The third problem is that to achieve these savings, Florida has to include elders and people with disabilities – who together account for 70% of Medicaid expenditures – in managed care.
To many people, “managed care” means the same thing as “care delayed or denied.” If $700 million of Florida’s Medicaid savings come from denying care to nursing home residents, cutting back on treatment services to people with mental illness, and delaying care for people with mental retardation, legislators fighting Medicaid growth won’t exactly be hailed as conquering heroes.
Together, these factors leave at most $300 million in savings associated with the non-long term care Medicaid program.
But the savings may not be even that high.
The reality is that Florida had a much slower growth rate in its Medicaid program from 2004 through 2009 than did the nation as a whole. The cumulative savings in Florida over this period was 10% compared to Medicaid spending in the nation as a whole. Florida may have already squeezed the savings from Medicaid without resorting to managed care.
Also, there is a new cost associated with turning the program over to the private managed care companies. Unlike the state, these companies have to make money, which has to be added into the cost calculation.
Finally, reports authored by Jack Hoadley and Joan Alker of the Georgetown Health Policy Institute and released yesterday by the Jessie Ball DuPont Fund suggest that Florida’s own Medicaid managed care pilot program has disrupted care for Medicaid recipients while saving little or no money.
In the face of all this evidence, saving even $300 million in Medicaid non-long term care is a long shot.
So on what is Florida wagering $11 billion?
Senator Joe Negron, the Senate legislation’s sponsor, says that Florida will drop out of the Medicaid program if the Federal Government refuses to go along with Florida’s managed care plan.
That’s an $11 billion gamble – the annual Federal reimbursement that Senator Negron says Florida will give up if the federal government doesn’t let it switch to managed care.
Obtaining federal approval for unpopular Medicaid changes which could disproportionately and adversely affect elders is no sure thing.

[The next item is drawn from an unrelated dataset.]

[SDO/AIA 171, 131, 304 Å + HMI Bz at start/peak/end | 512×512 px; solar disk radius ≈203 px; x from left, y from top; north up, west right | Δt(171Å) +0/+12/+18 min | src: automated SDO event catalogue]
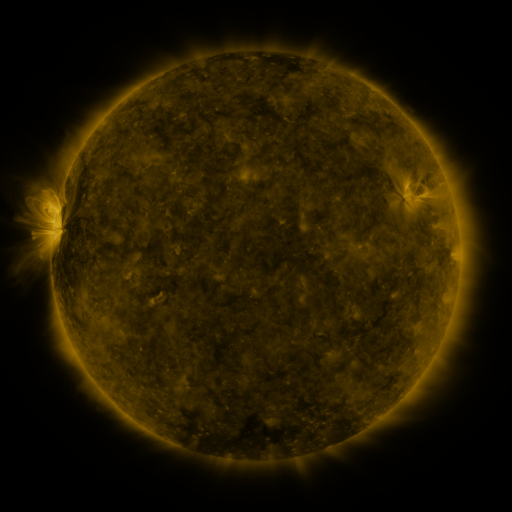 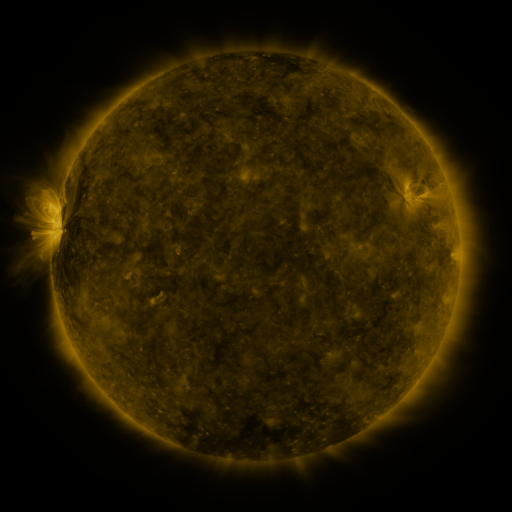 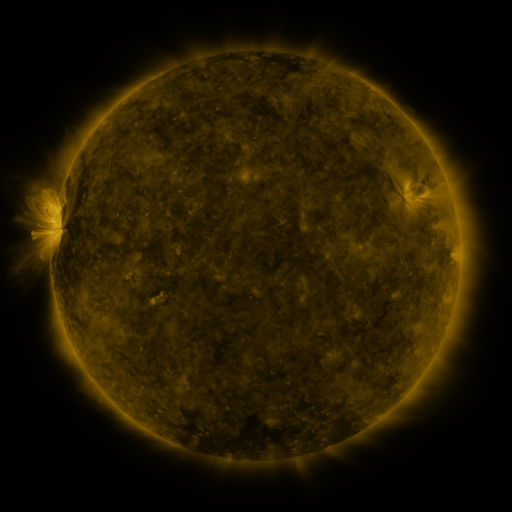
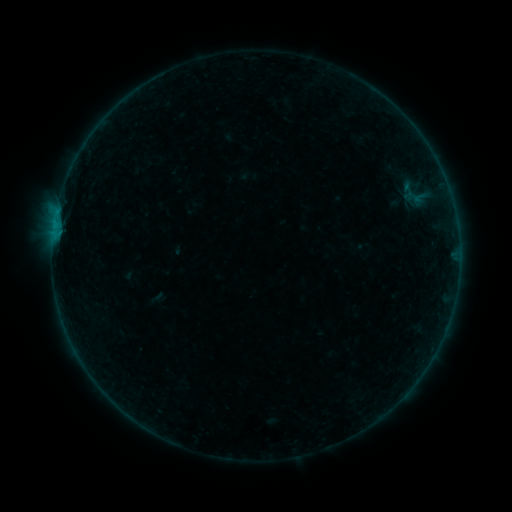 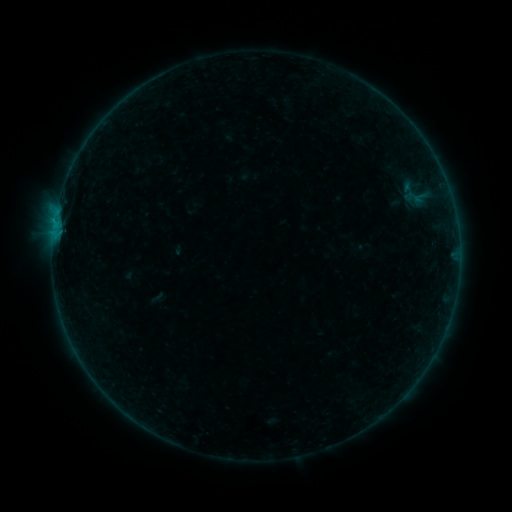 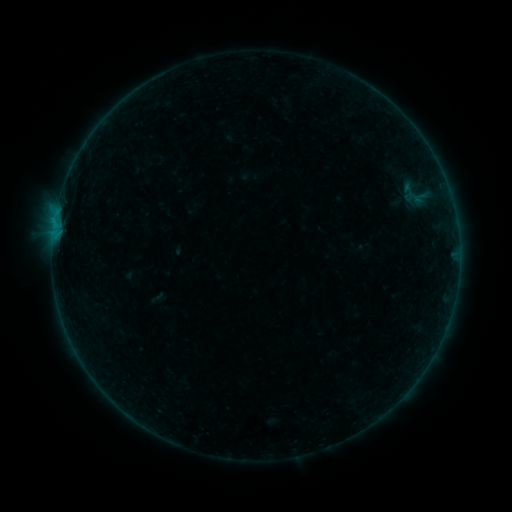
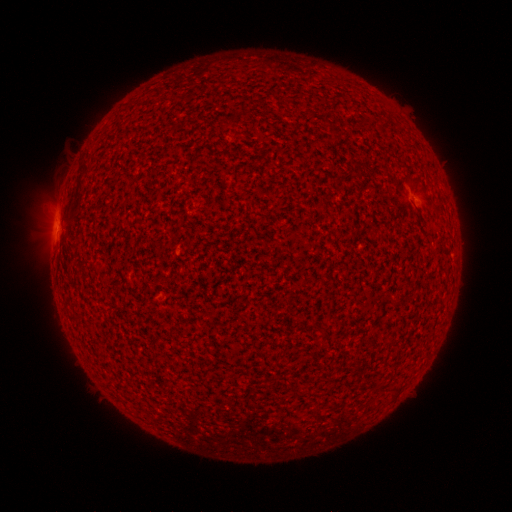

If Florida drops out of Medicaid, 3 million Medicaid recipients will become uninsured. This will bring the total number of uninsured people in Florida to close to 7 million – more than 35% of the population.
Hospitals, nursing homes, independent physicians, community health centers, mental health centers, and other providers do not have the capacity to absorb care for 7 million uninsured people.
Instead, Florida would have to create and fund a new plan to pay for the care of all 7 million people. To do this, it would have 9 billion state Medicaid dollars with which to work.
$9 billion – or $1,300 per person – may seem like a lot of money to provide care for these 7 million people. But they aren’t young and healthy – remember, 70% of the Medicaid dollars go to long term care – and one nursing home bed alone can cost fifty times this amount.
$9 billion could disappear in a matter of weeks.
Florida can’t afford the gamble. If saving $300 million in the Medicaid non long-term care program is the state’s goal, it should either find out in advance if the federal government is willing to approve or find another way to do it.
After all, Florida’s not playing with house money, but ours.
This is a really risky bet if you ask me. They can gamble with their own money, but not our Medicaid! Though this is for a good reason, it is not a good idea to blackmail the state like that.